** begin Data for this exercise **
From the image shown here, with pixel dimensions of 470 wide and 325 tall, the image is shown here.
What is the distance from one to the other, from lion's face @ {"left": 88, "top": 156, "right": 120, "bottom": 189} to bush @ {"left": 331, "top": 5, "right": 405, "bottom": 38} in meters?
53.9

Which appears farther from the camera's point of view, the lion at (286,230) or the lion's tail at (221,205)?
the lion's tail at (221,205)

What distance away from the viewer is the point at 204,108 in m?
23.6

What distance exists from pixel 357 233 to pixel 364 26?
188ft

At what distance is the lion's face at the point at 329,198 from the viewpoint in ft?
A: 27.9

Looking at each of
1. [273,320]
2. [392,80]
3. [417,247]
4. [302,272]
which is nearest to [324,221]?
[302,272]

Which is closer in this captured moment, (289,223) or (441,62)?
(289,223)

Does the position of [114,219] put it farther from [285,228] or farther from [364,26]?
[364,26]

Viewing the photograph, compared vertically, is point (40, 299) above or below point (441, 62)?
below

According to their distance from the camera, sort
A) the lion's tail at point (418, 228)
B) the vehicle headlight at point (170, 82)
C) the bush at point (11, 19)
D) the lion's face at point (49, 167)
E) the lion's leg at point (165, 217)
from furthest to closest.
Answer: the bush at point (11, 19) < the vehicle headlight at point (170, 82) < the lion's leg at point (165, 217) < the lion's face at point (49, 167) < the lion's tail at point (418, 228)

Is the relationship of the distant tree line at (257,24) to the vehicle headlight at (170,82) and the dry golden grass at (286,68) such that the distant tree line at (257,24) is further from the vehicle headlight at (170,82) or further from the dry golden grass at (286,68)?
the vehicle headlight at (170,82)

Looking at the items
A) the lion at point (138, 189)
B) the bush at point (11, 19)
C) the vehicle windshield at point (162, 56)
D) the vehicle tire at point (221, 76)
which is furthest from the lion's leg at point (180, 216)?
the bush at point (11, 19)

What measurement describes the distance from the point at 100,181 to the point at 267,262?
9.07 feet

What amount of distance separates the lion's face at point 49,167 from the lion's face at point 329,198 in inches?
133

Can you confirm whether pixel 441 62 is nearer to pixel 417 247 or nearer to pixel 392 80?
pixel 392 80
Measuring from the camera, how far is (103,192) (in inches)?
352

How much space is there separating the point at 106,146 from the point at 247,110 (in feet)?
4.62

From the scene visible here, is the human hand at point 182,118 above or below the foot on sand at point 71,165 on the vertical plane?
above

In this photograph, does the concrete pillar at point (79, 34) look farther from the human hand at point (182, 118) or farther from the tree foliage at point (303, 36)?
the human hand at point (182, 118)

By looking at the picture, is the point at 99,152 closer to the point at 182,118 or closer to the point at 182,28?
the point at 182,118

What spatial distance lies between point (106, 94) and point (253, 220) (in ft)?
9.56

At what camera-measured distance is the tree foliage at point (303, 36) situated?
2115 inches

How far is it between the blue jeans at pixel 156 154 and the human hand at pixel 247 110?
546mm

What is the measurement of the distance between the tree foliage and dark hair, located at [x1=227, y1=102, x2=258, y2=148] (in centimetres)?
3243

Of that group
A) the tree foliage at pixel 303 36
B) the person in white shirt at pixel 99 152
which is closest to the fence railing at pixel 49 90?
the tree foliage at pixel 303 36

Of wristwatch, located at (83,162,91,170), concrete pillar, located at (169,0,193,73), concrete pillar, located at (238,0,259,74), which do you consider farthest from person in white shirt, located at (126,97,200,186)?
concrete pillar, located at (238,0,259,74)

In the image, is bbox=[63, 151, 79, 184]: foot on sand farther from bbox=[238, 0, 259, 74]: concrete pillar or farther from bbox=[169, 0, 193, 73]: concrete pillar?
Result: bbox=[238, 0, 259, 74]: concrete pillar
** end Data for this exercise **
### What you have to do
Copy the listing above word for word, from its first line to its last.

### Problem solution
From the image shown here, with pixel dimensions of 470 wide and 325 tall, the image is shown here.
What is the distance from one to the other, from lion's face @ {"left": 88, "top": 156, "right": 120, "bottom": 189} to bush @ {"left": 331, "top": 5, "right": 405, "bottom": 38} in meters?
53.9

Which appears farther from the camera's point of view, the lion at (286,230) or the lion's tail at (221,205)?
the lion's tail at (221,205)

What distance away from the viewer is the point at 204,108 in m?
23.6

What distance exists from pixel 357 233 to pixel 364 26?
188ft

At what distance is the lion's face at the point at 329,198 from the viewpoint in ft?
A: 27.9

Looking at each of
1. [273,320]
2. [392,80]
3. [417,247]
4. [302,272]
which is nearest to [324,221]?
[302,272]

Which is closer in this captured moment, (289,223) or (441,62)?
(289,223)

Does the position of [114,219] put it farther from [285,228] or farther from [364,26]?
[364,26]

Viewing the photograph, compared vertically, is point (40, 299) above or below point (441, 62)?
below

According to their distance from the camera, sort
A) the lion's tail at point (418, 228)
B) the vehicle headlight at point (170, 82)
C) the bush at point (11, 19)
D) the lion's face at point (49, 167)
E) the lion's leg at point (165, 217)
from furthest to closest.
Answer: the bush at point (11, 19) < the vehicle headlight at point (170, 82) < the lion's leg at point (165, 217) < the lion's face at point (49, 167) < the lion's tail at point (418, 228)

Is the relationship of the distant tree line at (257,24) to the vehicle headlight at (170,82) and the dry golden grass at (286,68) such that the distant tree line at (257,24) is further from the vehicle headlight at (170,82) or further from the dry golden grass at (286,68)?
the vehicle headlight at (170,82)

Looking at the items
A) the lion at point (138, 189)
B) the bush at point (11, 19)
C) the vehicle windshield at point (162, 56)
D) the vehicle tire at point (221, 76)
which is furthest from the lion's leg at point (180, 216)?
the bush at point (11, 19)

What measurement describes the distance from the point at 100,181 to the point at 267,262?
9.07 feet

What amount of distance separates the lion's face at point 49,167 from the lion's face at point 329,198 in inches?
133

Can you confirm whether pixel 441 62 is nearer to pixel 417 247 or nearer to pixel 392 80?
pixel 392 80
Measuring from the camera, how far is (103,192) (in inches)?
352

How much space is there separating the point at 106,146 from the point at 247,110 (in feet)?
4.62

From the scene visible here, is the human hand at point 182,118 above or below the foot on sand at point 71,165 on the vertical plane?
above

In this photograph, does the concrete pillar at point (79, 34) look farther from the human hand at point (182, 118) or farther from the tree foliage at point (303, 36)?
the human hand at point (182, 118)

By looking at the picture, is the point at 99,152 closer to the point at 182,118 or closer to the point at 182,28?
the point at 182,118

What spatial distance lies between point (106, 94) and point (253, 220) (in ft)?
9.56

At what camera-measured distance is the tree foliage at point (303, 36) situated?
2115 inches

How far is it between the blue jeans at pixel 156 154 and the human hand at pixel 247 110?
546mm

What is the measurement of the distance between the tree foliage and dark hair, located at [x1=227, y1=102, x2=258, y2=148] (in centimetres)?
3243

Of that group
A) the tree foliage at pixel 303 36
B) the person in white shirt at pixel 99 152
which is closest to the fence railing at pixel 49 90?
the tree foliage at pixel 303 36

Of wristwatch, located at (83,162,91,170), concrete pillar, located at (169,0,193,73), concrete pillar, located at (238,0,259,74), which do you consider farthest from person in white shirt, located at (126,97,200,186)?
concrete pillar, located at (238,0,259,74)

In the image, is bbox=[63, 151, 79, 184]: foot on sand farther from bbox=[238, 0, 259, 74]: concrete pillar or farther from bbox=[169, 0, 193, 73]: concrete pillar?
Result: bbox=[238, 0, 259, 74]: concrete pillar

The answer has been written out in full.